▶ **What is expected**: Exclude the pictures, then copy all remaining records exactly.
— start Provided records —
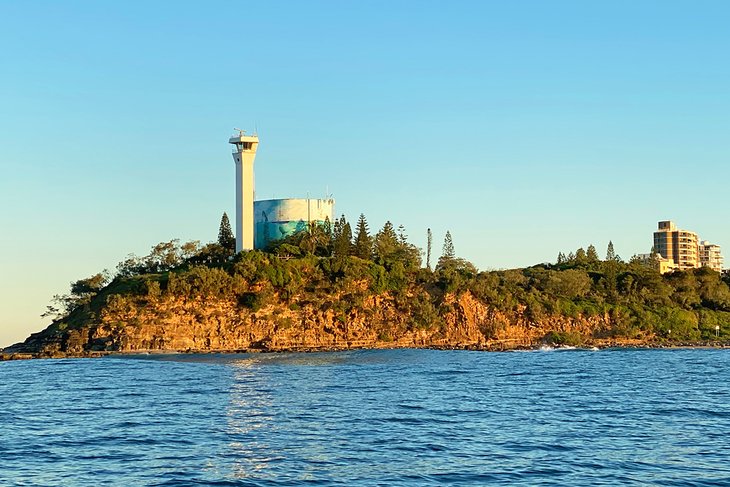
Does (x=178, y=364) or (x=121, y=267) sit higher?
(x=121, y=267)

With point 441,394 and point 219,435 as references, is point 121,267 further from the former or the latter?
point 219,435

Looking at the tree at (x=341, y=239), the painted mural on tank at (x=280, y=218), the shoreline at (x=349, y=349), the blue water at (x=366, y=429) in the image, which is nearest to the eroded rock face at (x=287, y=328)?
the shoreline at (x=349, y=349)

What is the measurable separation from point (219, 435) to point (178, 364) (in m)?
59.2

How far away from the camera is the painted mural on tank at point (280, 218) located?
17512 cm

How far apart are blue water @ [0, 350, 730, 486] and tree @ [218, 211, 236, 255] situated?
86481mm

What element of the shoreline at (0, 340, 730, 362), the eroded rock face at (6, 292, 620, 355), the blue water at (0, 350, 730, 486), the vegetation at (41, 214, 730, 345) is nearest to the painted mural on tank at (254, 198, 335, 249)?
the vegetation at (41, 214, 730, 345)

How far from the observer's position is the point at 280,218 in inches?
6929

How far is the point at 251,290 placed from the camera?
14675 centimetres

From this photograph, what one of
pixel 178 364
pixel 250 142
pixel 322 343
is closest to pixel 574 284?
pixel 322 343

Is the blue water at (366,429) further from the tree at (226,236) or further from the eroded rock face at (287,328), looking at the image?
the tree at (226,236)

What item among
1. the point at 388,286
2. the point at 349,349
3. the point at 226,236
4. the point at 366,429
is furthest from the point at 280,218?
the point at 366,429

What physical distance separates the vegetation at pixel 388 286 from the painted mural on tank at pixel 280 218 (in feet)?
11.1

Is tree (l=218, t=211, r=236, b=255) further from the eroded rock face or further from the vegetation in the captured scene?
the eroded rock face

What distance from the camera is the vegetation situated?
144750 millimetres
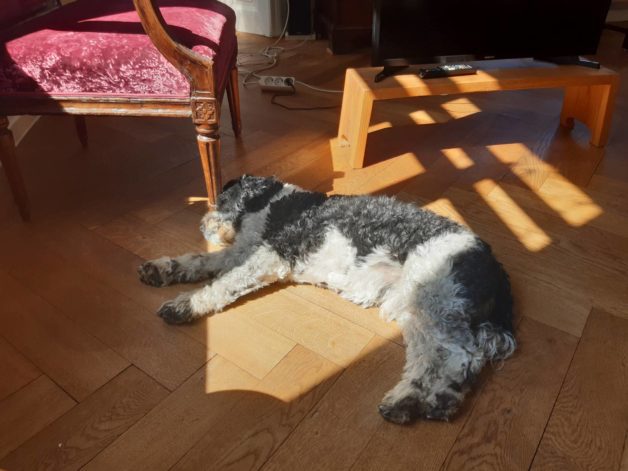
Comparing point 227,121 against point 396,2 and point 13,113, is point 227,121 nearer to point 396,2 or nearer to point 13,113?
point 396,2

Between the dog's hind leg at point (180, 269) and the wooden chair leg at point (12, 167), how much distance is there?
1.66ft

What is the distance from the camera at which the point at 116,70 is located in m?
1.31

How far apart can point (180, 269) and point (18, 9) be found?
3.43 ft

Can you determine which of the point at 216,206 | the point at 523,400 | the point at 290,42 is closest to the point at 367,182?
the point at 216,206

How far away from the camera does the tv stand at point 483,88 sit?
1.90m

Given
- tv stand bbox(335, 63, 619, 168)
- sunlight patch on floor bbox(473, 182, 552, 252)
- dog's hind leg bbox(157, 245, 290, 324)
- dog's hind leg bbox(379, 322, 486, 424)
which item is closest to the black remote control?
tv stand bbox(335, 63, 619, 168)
— end Provided records —
▶ **In response**:
Does (x=178, y=364) or (x=121, y=267) sit higher?
(x=121, y=267)

With point 441,394 and point 219,435 as references, is point 121,267 further from the former or the latter?
point 219,435

Looking at the tree at (x=341, y=239), the painted mural on tank at (x=280, y=218), the shoreline at (x=349, y=349), the blue water at (x=366, y=429) in the image, which is nearest to the eroded rock face at (x=287, y=328)?
the shoreline at (x=349, y=349)

What is the measurable separation from point (219, 435) to point (178, 364) (in m)?
59.2

How far away from the camera is the painted mural on tank at point (280, 218) located?
17512 cm

How far apart are blue water @ [0, 350, 730, 486] and tree @ [218, 211, 236, 255] situated?
86481mm

What element of the shoreline at (0, 340, 730, 362), the eroded rock face at (6, 292, 620, 355), the blue water at (0, 350, 730, 486), the vegetation at (41, 214, 730, 345) is nearest to the painted mural on tank at (254, 198, 335, 249)?
the vegetation at (41, 214, 730, 345)

How far from the observer's position is the point at 280,218 in inches?
6929

How far is the point at 251,290 placed from the camera?
14675 centimetres

From this photograph, what one of
pixel 178 364
pixel 250 142
pixel 322 343
is closest to pixel 574 284?
pixel 322 343

Is the blue water at (366,429) further from the tree at (226,236) or further from the eroded rock face at (287,328), looking at the image?
the tree at (226,236)

What item among
1. the point at 388,286
2. the point at 349,349
3. the point at 226,236
4. the point at 366,429
is furthest from the point at 280,218?
the point at 366,429

What physical distance separates the vegetation at pixel 388 286 from the painted mural on tank at pixel 280 218 (in feet)?
11.1

Is tree (l=218, t=211, r=236, b=255) further from the eroded rock face or further from the vegetation in the captured scene?
the eroded rock face

What distance from the camera is the vegetation situated?
144750 millimetres
Comparing point 227,121 against point 396,2 and point 13,113, is point 227,121 nearer to point 396,2 or nearer to point 13,113?
point 396,2

Between the dog's hind leg at point (180, 269) and the wooden chair leg at point (12, 167), how much distance is there?
1.66ft

What is the distance from the camera at which the point at 116,70 is located in m?
1.31

How far apart can point (180, 269) and point (18, 9) be found?
3.43 ft

Can you determine which of the point at 216,206 | the point at 523,400 | the point at 290,42 is closest to the point at 367,182?
the point at 216,206

How far away from the camera does the tv stand at point 483,88 sit?
1.90m

Given
- tv stand bbox(335, 63, 619, 168)
- sunlight patch on floor bbox(473, 182, 552, 252)
- dog's hind leg bbox(157, 245, 290, 324)
- dog's hind leg bbox(379, 322, 486, 424)
which item is closest to the black remote control?
tv stand bbox(335, 63, 619, 168)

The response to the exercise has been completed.